Text for analysis:
It’s a beautiful trail. The crushed limestone makes a nice, smooth surface for running, and it’s just wide enough to accommodate several people. Already by the time we reach the trail, the field is spreading out, so it’s never crowded. The sun is starting a game of peek-a-boo with the clouds that will continue for the rest of the day, and it’s a picture perfect day for a nice long run in a most spectacular setting.

These are my thoughts, anyway, as we start out along the trail. Because the trail is built on the old rail bed, it’s a very steady grade, but an uphill grade it is until just past the halfway point. If you haven’t been paying attention, let me spell it out: that means about 12.5 miles of relentless uphill. It’s never steep – probably around 2% to start out with, reaching a maximum grade of 4% - but it’s the relentlessness that grinds away at your momentum.

The other thing that grinds away at momentum is the relentless wind. Early in the day, I take stock of the differences between my two Dakota experiences. One race is flat as flat can be, the other nothing but straight uphill or downhill. One race is set in a very conservative, religious community, and the other finishes in a wild west town with a history steeped in the lore of folks like Wild Bill Hickok, and today filled with nothing but casinos. One is a loop race, the other a point to point. One is a traditional urban race with a relatively large number of fans spread across asphalt and concrete corridors, and the other a wilderness experience on an old rail bed. The contrast couldn’t be more stark.

But there is one thing that the two Dakota races have in common, and that thing is pure and simple and relentless as the day is long: the wind. As soon as we’re running on the trail, the wind is directly in our face. It is an in-your-face, stop-you-in-your-tracks kind of wind. Later I’ll look up the weather statistics for the day, and the Deadwood history will say that the wind averages just 10 mph on the morning of this marathon. To this I respond: weather reporters lie.

Instructions to follow: Please copy the whole account of the trail marathon above word for word.

Stored data:
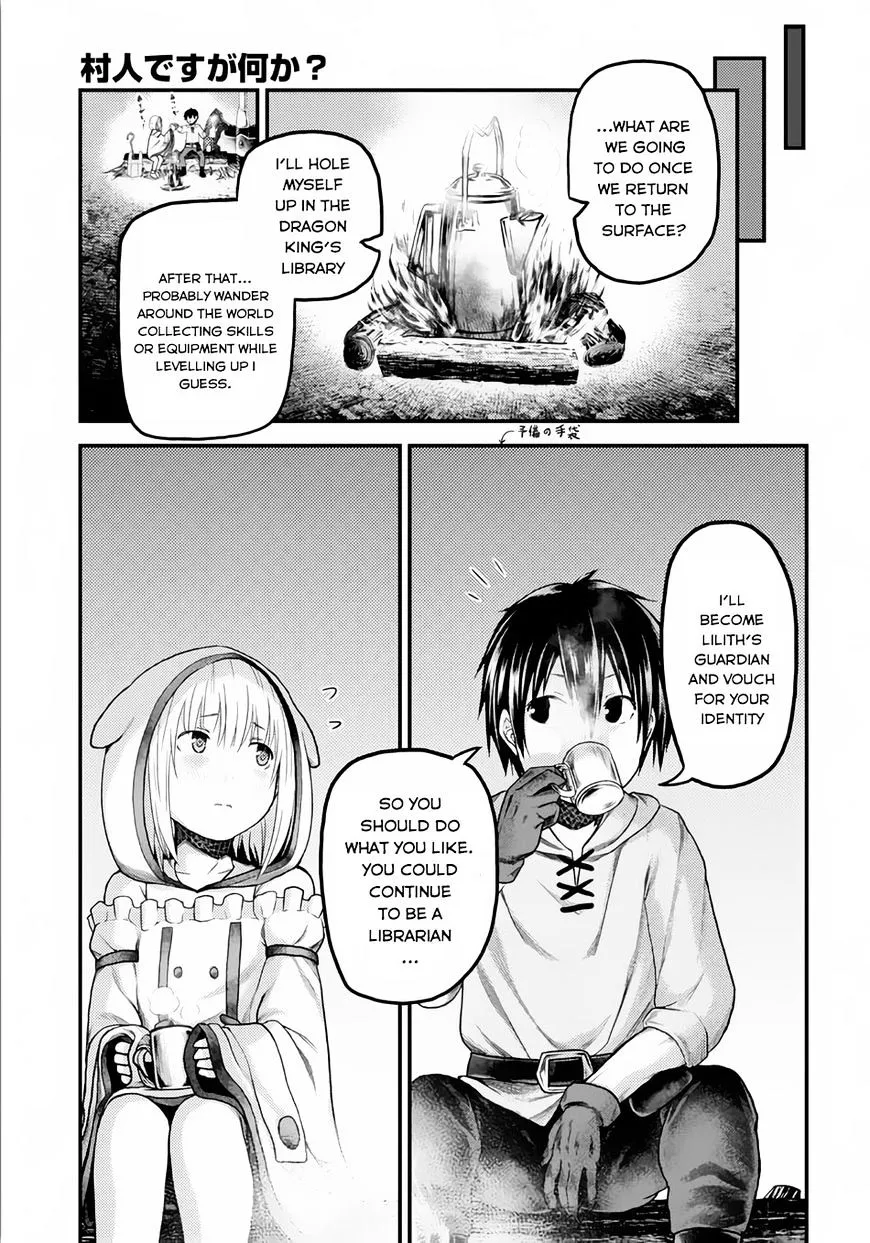 Murabito Desu Ga Nani Ka? Chapter 9 page 30 -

Answer to this problem:
It’s a beautiful trail. The crushed limestone makes a nice, smooth surface for running, and it’s just wide enough to accommodate several people. Already by the time we reach the trail, the field is spreading out, so it’s never crowded. The sun is starting a game of peek-a-boo with the clouds that will continue for the rest of the day, and it’s a picture perfect day for a nice long run in a most spectacular setting.

These are my thoughts, anyway, as we start out along the trail. Because the trail is built on the old rail bed, it’s a very steady grade, but an uphill grade it is until just past the halfway point. If you haven’t been paying attention, let me spell it out: that means about 12.5 miles of relentless uphill. It’s never steep – probably around 2% to start out with, reaching a maximum grade of 4% - but it’s the relentlessness that grinds away at your momentum.

The other thing that grinds away at momentum is the relentless wind. Early in the day, I take stock of the differences between my two Dakota experiences. One race is flat as flat can be, the other nothing but straight uphill or downhill. One race is set in a very conservative, religious community, and the other finishes in a wild west town with a history steeped in the lore of folks like Wild Bill Hickok, and today filled with nothing but casinos. One is a loop race, the other a point to point. One is a traditional urban race with a relatively large number of fans spread across asphalt and concrete corridors, and the other a wilderness experience on an old rail bed. The contrast couldn’t be more stark.

But there is one thing that the two Dakota races have in common, and that thing is pure and simple and relentless as the day is long: the wind. As soon as we’re running on the trail, the wind is directly in our face. It is an in-your-face, stop-you-in-your-tracks kind of wind. Later I’ll look up the weather statistics for the day, and the Deadwood history will say that the wind averages just 10 mph on the morning of this marathon. To this I respond: weather reporters lie.